Lecture 8 Flashcards
What is the purpose of virulence factors?
They promote pathogenicity and are active only at optimal temperatures while dormant at cold ones.
Explain the effect heat shocking has on bacteria
Heat shocking is the process of exposing bacteria to more heat and by doing so increasing the D value or the time it takes to kill 90 percent of the bacterial population.
Why is it necessary to speed up cooling and how do you do so?
It’s necessary to speed up cooling because cooling slowly can cause more foodbourne illness than not heating properly. You can do this by placing bacteria into shallow trays rather than deep pots.
Difference between risk and hazard
Risk: Likelyhood for a foodbourne illness to occur
Hazard: The potential for a foodbourne illness to occur
How are bacteria classified based on temperature?
Mesophiles grow at warm temperatures( 20 degrees-45 degrees)
Psychotrophs: can tolerate cold(15-20 degrees)
Thermophiles grow at very high temperatures
Multiple Hurdle technology
Technology used to reduce water activity and increase acidity, increasing the number of obstacles for bacteria to grow reducing pathogenicity for longer periods of time.
How should foods be handled to analyze for microbes?

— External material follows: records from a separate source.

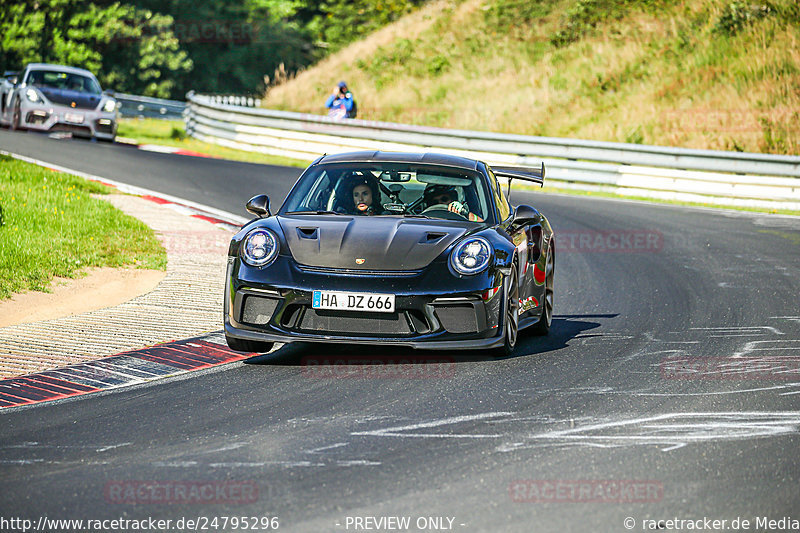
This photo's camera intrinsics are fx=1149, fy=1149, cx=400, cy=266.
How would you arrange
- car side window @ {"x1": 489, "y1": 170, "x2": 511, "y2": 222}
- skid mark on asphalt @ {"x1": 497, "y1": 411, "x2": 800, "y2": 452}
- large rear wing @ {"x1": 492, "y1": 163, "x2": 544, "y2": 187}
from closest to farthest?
skid mark on asphalt @ {"x1": 497, "y1": 411, "x2": 800, "y2": 452}
car side window @ {"x1": 489, "y1": 170, "x2": 511, "y2": 222}
large rear wing @ {"x1": 492, "y1": 163, "x2": 544, "y2": 187}

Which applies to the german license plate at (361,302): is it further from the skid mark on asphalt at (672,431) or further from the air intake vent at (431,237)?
the skid mark on asphalt at (672,431)

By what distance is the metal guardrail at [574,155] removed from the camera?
20.0m

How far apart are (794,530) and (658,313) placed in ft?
18.3

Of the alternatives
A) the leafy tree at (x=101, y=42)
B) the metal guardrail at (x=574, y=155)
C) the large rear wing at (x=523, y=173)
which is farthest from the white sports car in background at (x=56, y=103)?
the leafy tree at (x=101, y=42)

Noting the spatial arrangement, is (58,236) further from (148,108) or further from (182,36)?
(182,36)

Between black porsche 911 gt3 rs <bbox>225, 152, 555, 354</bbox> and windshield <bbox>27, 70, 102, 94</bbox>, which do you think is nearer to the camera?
black porsche 911 gt3 rs <bbox>225, 152, 555, 354</bbox>

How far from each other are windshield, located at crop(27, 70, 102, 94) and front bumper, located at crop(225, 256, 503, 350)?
18.7 m

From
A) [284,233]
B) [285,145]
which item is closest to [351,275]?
[284,233]

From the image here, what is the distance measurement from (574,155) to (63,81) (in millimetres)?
11104

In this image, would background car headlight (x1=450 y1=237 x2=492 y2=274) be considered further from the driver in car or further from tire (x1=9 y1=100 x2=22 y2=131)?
tire (x1=9 y1=100 x2=22 y2=131)

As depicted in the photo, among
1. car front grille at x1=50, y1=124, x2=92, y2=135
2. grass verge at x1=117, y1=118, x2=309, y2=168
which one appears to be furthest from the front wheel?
grass verge at x1=117, y1=118, x2=309, y2=168

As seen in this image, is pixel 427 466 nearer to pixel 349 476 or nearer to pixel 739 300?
pixel 349 476

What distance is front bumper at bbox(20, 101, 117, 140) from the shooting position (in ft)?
78.5

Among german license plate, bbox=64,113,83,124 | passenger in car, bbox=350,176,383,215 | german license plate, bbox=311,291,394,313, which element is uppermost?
german license plate, bbox=64,113,83,124
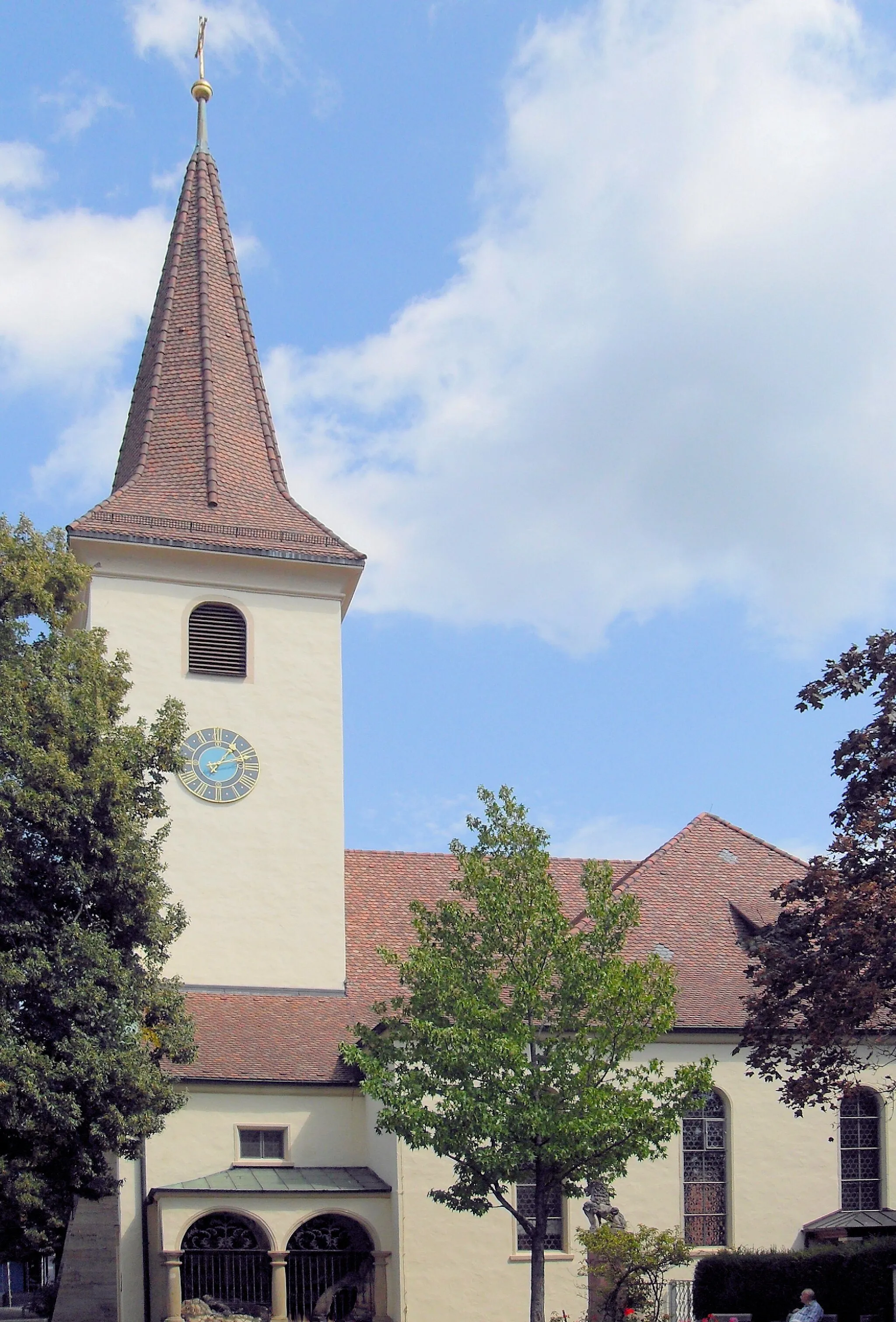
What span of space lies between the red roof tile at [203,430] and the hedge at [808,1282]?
Answer: 14.0m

What must be done before analysis?
Foods should be placed into a sterile bag containg buffer solution, homogenized by placing it into a mixer and then a pipetting 1:10 dilution of the solution.
What are common ways to analyze bacteria?

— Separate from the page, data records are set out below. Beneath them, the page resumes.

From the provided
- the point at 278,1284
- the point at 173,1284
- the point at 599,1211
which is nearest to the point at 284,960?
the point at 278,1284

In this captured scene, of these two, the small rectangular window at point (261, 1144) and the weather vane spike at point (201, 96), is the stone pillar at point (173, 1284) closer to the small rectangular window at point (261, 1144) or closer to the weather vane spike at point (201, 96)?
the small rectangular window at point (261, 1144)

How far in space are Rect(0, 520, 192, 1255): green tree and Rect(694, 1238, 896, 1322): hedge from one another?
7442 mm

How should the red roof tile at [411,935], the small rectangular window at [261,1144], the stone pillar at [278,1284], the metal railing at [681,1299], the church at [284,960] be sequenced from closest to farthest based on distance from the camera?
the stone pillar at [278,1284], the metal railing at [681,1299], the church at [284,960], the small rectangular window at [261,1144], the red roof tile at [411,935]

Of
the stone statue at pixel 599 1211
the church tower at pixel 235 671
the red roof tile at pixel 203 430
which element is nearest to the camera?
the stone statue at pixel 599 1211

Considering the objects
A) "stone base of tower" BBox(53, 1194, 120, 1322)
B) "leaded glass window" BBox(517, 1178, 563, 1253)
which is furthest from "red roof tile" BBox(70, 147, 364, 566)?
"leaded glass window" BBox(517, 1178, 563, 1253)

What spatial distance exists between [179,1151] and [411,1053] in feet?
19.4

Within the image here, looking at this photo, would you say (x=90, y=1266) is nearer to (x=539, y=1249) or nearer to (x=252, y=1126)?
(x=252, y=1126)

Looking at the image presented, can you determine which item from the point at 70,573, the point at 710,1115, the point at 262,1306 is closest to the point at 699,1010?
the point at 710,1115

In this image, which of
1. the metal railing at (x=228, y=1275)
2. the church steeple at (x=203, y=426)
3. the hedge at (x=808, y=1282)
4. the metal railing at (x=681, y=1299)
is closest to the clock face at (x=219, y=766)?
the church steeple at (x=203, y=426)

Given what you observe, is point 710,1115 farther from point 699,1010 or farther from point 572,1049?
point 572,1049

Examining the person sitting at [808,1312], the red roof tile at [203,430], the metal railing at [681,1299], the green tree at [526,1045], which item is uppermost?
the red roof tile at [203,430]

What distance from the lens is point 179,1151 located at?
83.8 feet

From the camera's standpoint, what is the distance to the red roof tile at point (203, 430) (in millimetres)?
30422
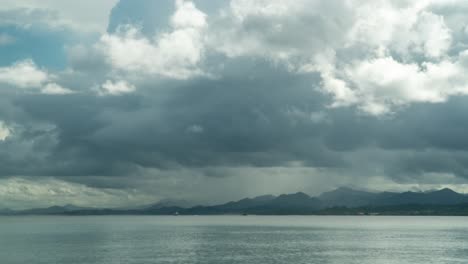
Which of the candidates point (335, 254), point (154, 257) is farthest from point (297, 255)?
point (154, 257)

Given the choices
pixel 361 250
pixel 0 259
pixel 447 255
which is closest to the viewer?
pixel 0 259

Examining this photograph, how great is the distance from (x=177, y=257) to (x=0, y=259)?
47132 mm

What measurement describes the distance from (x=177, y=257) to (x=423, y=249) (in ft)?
271

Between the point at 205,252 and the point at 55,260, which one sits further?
the point at 205,252

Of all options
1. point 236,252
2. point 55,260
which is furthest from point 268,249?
point 55,260

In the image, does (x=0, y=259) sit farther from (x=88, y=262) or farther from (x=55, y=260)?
(x=88, y=262)

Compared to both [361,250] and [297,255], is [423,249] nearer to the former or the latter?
[361,250]

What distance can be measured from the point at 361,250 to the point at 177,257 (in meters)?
61.3

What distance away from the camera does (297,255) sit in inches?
5827

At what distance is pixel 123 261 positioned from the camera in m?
134

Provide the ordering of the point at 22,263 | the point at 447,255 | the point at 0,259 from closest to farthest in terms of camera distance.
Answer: the point at 22,263
the point at 0,259
the point at 447,255

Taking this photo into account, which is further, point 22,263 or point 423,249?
point 423,249

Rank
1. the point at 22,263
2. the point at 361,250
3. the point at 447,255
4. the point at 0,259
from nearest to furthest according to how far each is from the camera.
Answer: the point at 22,263
the point at 0,259
the point at 447,255
the point at 361,250

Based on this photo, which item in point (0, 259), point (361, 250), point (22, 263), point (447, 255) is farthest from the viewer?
point (361, 250)
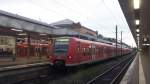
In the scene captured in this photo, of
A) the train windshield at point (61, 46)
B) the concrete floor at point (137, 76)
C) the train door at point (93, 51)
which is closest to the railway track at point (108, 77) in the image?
the concrete floor at point (137, 76)

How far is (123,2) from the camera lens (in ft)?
33.6

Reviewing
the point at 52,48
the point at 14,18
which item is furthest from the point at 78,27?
the point at 52,48

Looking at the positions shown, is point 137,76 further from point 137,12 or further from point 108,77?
point 137,12

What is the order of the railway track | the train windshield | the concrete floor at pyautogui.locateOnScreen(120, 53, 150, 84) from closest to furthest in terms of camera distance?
the concrete floor at pyautogui.locateOnScreen(120, 53, 150, 84), the railway track, the train windshield

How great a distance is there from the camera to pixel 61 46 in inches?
846

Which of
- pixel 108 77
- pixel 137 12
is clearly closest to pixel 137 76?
pixel 108 77

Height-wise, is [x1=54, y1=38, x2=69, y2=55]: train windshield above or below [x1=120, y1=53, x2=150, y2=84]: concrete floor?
above

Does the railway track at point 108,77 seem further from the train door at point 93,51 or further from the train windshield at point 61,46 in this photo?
the train windshield at point 61,46

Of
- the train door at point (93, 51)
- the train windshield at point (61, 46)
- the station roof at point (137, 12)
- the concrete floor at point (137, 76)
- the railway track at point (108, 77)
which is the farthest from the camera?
the train door at point (93, 51)

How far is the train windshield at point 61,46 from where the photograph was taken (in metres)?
21.2

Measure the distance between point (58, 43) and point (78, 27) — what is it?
72516mm

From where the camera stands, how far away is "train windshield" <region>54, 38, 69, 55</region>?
834 inches

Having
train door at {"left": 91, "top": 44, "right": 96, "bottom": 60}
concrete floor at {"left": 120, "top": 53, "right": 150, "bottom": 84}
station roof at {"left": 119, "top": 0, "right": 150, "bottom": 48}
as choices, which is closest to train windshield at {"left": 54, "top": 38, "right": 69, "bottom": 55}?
concrete floor at {"left": 120, "top": 53, "right": 150, "bottom": 84}

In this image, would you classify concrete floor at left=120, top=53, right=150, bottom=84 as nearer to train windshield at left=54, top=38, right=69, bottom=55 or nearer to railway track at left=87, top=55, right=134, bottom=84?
railway track at left=87, top=55, right=134, bottom=84
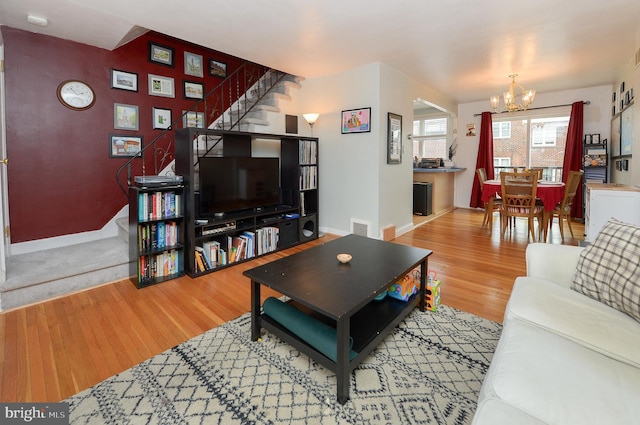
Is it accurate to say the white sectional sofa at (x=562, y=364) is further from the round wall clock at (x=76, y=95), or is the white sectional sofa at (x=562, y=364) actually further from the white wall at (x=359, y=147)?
the round wall clock at (x=76, y=95)

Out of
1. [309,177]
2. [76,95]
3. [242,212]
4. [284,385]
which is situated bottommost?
[284,385]

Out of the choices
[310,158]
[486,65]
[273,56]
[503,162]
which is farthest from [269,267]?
[503,162]

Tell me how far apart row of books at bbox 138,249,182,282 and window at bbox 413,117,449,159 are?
5875 mm

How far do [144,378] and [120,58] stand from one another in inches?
141

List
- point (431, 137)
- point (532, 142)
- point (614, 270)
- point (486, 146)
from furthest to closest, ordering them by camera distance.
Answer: point (431, 137)
point (486, 146)
point (532, 142)
point (614, 270)

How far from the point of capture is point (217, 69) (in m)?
4.45

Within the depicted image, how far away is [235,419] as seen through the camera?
4.35ft

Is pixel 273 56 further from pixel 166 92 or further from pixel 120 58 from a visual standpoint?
pixel 120 58

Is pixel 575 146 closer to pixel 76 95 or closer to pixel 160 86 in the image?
pixel 160 86

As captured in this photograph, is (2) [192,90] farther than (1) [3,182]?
Yes

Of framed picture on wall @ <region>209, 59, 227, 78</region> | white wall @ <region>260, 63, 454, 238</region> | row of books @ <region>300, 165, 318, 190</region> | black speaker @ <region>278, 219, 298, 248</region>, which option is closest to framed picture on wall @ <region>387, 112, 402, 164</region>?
white wall @ <region>260, 63, 454, 238</region>

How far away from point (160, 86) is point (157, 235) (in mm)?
2135

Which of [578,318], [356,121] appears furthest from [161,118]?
[578,318]

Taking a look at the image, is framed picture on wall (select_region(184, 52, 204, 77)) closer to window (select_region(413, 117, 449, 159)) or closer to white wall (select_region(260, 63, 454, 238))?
white wall (select_region(260, 63, 454, 238))
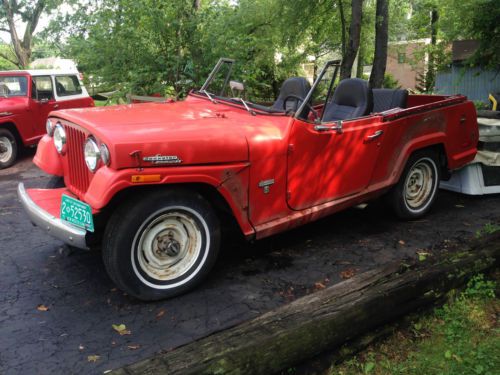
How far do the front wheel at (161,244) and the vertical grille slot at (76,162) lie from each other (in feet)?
1.73

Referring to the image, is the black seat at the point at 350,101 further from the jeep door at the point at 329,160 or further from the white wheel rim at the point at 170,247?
the white wheel rim at the point at 170,247

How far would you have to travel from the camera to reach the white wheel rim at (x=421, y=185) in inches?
193

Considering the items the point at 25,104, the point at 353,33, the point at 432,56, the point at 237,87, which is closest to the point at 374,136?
the point at 237,87

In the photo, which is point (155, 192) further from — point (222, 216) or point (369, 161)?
point (369, 161)

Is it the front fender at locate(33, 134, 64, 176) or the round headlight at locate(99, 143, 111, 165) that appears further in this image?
the front fender at locate(33, 134, 64, 176)

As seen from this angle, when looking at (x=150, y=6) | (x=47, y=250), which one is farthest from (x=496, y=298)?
(x=150, y=6)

1) Aerobic plate count- can take a lot of time and requires media preperation
2) Direct microscopy- Counting microbes by looking at them
3) Flourescent staining- Uses flourescent staining to diffrentiate between living bacteria and dead bacteria in a large number of cells.
4) Bacterial metabolic processes their ability or their ability to consume various products such as sugar, starch etc. and the time it takes to do this depends upon their breakdown time
Conventional methods take 6-8 days
Rapid methods- 8 hours
1. Food sample must be infected.
2. Must be placed into growth environment
3. Time must pass before colony enumeration occurs, difficult if shelf life of food is low. So it must be done fast.
Sensitivity and Specificity
Sensitivity: The smallest number of bacterial cells that a method can detect. In most cases the lowest number or the number it can at least detect is between 10^2 to 10^5.
Specificity: The ability for a target method to ignore all other bacterial cells and only identify the presence of a specific microbe.
Required testing protocols
Pathogenic: Must be tested close to 1 cell per unit of mass of food.
Spoilage: Need more to contaminate food
Toxin: Needs to be lots to contaminate foods
What are immunologically based methods? Latex agglutination test vs. immunomagnetic test
is the quick detection of pathogens, toxins or allergens based on the presence of specific antigens that they contain which will react with specific antibodies. These are signified through
-agglutamination/clustering
-flourescent dye colorings indicating enzymatic reactions
-immuno bands
The process involves polyclonal b cells binding to multiple epitopes of a given antigen and monoclonal b cells produced bind to single epitopes on antigens.
Latex agglutination test is when beads cover food sample covered by antibody which attact specific microbe leading to agglutamation. Immunomagnetic test is the same thing as latex aglutination but this time the beads are magnetic and can remove the microbe from the antibody microbe complex.
describe some Molecular methods
PCR: Dna is extracted from cell, primers specific to microbe is used to amplify dna fragment and dna is sequenced to compare to other pathogens in database. Disadvantage: Can’t tell the difference between living or dead cell
QPCR: DNA is transcribed to RNA and removed from
cell, replicated by primers and then transcribed back to DNA. Can be used to detect the difference between living and dead cells.